Many of the transplants lived but never grew. 


Tuberosa did grow but slowly--the seeds which blew around my yard and the Botanic garden where
I planted lots of purchased ones have germinated like crazy--but almost always under other plants!.  My neighbor planted seeds--didn't grow--but where my seeds blew into the protected entry way to her house they germinated and grew under gardenias and begonias!  They are huge and
beautiful. At the Botanic garden they are growing in the children's vegetable  garden under tomatoes and kale--everywhere!


But the important thing people need to know  if purchasing Milkweed plants is this:  Many big growers sell to big box stores--Home Depot and Lowes out here.  Here the main grower is a company  called Hines--the plants are poisoned!  I recently planted one and put 3 caterpillars on it because they were running out of food.  They were killed horribly!
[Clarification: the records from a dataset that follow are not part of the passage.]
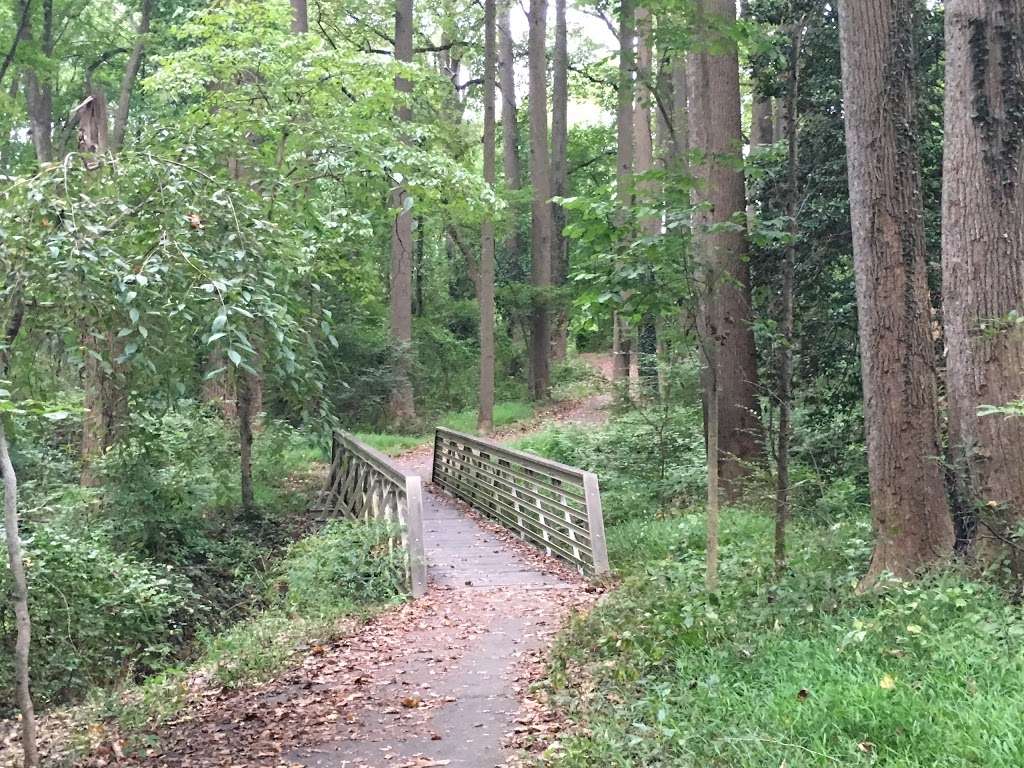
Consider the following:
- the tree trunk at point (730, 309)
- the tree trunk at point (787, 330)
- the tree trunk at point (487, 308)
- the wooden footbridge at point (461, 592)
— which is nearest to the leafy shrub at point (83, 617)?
the wooden footbridge at point (461, 592)

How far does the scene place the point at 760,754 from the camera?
11.4ft

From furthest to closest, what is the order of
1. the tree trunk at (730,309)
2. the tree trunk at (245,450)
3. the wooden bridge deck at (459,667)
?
the tree trunk at (245,450) < the tree trunk at (730,309) < the wooden bridge deck at (459,667)

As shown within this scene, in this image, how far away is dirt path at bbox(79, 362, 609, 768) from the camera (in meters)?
4.52

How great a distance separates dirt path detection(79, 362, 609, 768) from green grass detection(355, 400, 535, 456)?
1010 centimetres

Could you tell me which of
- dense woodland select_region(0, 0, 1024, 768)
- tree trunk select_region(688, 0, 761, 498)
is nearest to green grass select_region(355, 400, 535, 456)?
dense woodland select_region(0, 0, 1024, 768)

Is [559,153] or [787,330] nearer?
[787,330]

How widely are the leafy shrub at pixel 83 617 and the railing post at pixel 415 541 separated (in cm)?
200

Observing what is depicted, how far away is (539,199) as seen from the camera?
2192cm

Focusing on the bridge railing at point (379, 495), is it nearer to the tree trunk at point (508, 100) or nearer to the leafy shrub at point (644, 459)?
the leafy shrub at point (644, 459)

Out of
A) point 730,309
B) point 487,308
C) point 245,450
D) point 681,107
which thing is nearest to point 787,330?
point 730,309

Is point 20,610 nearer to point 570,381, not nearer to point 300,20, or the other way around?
point 300,20

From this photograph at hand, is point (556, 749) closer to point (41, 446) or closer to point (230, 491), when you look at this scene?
point (230, 491)

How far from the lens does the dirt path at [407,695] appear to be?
4.52m

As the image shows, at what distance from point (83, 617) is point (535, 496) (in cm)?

Hines swears they don't poison!  The key is, if the plant is perfect--no aphids, beetles or gnawed leaves it probably is poisoned! 


Locally we are working on this problem.

Did you hear about the woman who had a late female Monarch butterfly in her garden in the NorthEast--She knew it was too cold for "her" to migrate so she got SouthWest to fly her and the butterfly to San Antonio. Chip Taylor had to get permission from some branch of government for
her to do this!  Good publicity for South West!
 

Happy hawking--and yes for me anyway--Happy Monarching.  First thing I do everyday is look for caterpillars.
And I admit, I talk to them--they do not understand any English--whereas you talk to a creature who does! bjo


Betty Jo,

You have confirmed a suspicion I had about milkweed!  The milkweed I started in the house had such spindly stems they were nearly limp.  They'd been grown in full sun....hmm.  It got me thinking.  In a prairie or natural setting, seldom do seeds have a patch of totally open ground.  They germinate between other plants which may support them in some way or ways, at least in the case  of some milkweeds.  

The area in which I had broadcast the seeds I'd collected while doing prairie burns had been rotor-tilled first because I certainly wouldn't consider using Round Up which many prairie landscape people use for convenience.  And and also because some at least may actually believe that it always  becomes harmless by binding  with clay molecules.  Not always the case but that is a rant for another day.

Nothing came up....nothing came up for months. Well nothing in the "good" category anyway. At which point I stopped weeding the area.  
 Yesterday I discovered milkweed amongst the crabgrass. 


                    Can you see the milkweed seedling?


                                     See it now?
 But as crabgrass has those runners which crowd out everything else...or strangle or smother out other plants making a mono culture, I picked through the crabgrass and when I found more  milkweed, I cleared a small area of crabgrass which was beginning to smother it and I also put sticks in near the milkweed.  Partially to keep myself from walking on them, but also as a stand-in for the other plants which would normally be there in a natural area..  It may need some shading to keep from drying out or other symbiotic interaction as well, we'll see.                                         
                 And another one center.  To the right are tiny elm seedlings.
So when I came in and read your email, I was delighted.  In your experience milkweed seeds did the best in conjunction with other plants!  I was heading in the right direction.  Yes!


                                        A milkweed  hunt in progress.
Stay tuned!

Happy Hawking!
Donegal Browne

P.S. I have seen a single little brown bat out hunting my yard as the sun goes down for five days running.  I think our little buddy is just fine.